The endless revolt within the prison is the questioning reaction of the immediate, and remodelling and redecorating the prison walls seems to give us such intense satisfaction that we never break through the walls. The questioning discontent is within the walls, which doesn’t get us very far; it would take you to the moon and to the neutron bombs but all this is still within the call of sorrow. But the questioning of the structure of sorrow and going beyond it is not the escape of reaction. This questioning is far more urgent than going to the moon or to the temple; it is this questioning that tears down the structure and not the building of a new and more expensive prison, with its gods and saviours, with its economists and leaders. This questioning destroys the machinery of thought and not the substitution of one by another thought, conclusion, theory. This questioning shatters authority, the authority of experience, word and the most respected evil power. This questioning, which is not born of reaction, of choice and motive, explodes the moral, respectable self-centred activity; it is this activity that is always being reformed and never smashed. This endless reformation is the endless sorrow. What has cause and motive inevitably breeds agony and despair.

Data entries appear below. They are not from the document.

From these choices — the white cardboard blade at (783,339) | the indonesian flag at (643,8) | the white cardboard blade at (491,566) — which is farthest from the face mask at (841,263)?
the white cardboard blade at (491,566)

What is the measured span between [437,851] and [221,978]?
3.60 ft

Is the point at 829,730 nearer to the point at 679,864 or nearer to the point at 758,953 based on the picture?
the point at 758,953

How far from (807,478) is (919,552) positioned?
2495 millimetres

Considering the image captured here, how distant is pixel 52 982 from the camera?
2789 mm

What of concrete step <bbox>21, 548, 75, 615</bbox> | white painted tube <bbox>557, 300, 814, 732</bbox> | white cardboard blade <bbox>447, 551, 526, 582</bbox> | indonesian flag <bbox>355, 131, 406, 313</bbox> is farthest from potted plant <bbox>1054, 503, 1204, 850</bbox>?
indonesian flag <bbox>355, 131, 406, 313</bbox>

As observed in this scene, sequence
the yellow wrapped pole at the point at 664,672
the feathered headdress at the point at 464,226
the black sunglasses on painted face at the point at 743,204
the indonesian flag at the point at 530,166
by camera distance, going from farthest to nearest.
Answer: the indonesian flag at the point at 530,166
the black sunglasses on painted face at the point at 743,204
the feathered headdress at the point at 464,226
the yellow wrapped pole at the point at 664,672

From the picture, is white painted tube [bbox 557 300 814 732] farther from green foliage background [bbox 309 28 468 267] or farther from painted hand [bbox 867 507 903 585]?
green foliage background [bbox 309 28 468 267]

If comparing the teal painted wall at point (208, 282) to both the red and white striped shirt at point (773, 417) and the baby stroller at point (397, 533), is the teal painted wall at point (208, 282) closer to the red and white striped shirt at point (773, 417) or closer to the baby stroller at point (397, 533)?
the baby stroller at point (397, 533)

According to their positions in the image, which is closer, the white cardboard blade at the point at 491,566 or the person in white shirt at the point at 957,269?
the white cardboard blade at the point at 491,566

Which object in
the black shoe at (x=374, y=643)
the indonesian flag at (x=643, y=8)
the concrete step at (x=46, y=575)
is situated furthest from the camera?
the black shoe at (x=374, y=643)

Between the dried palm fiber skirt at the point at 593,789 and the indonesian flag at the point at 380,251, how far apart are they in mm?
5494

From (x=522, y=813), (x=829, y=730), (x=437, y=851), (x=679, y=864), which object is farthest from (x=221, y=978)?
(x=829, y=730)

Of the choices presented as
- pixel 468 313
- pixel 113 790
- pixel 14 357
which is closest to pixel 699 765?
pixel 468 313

We are afraid of this total destruction of the known, the ground of the self, the me and the mine; the known is better than the unknown, the known with its confusion, conflict and misery; freedom from this known may destroy what we call love, relationship, joy and so on. Freedom from the known, the explosive questioning, not of reaction, ends sorrow, and so love then is something that thought and feeling cannot measure.
Our life is so shallow and empty, petty thoughts and petty activities, woven in conflict and misery and always journeying from the known to the known, psychologically demanding security. There is no security in the known however much one may want it. Security is time and there is no psychological time; it is a myth and an illusion, breeding fear. There is nothing permanent now or in the hereafter, in the future. By right questioning and listening, the pattern moulded by thought and feeling, the pattern of the known, is shattered. Self-knowing, knowing the ways of thought and feeling, listening to every movement of thought and feeling, ends the known. The known breeds sorrow, and love is the freedom from the known.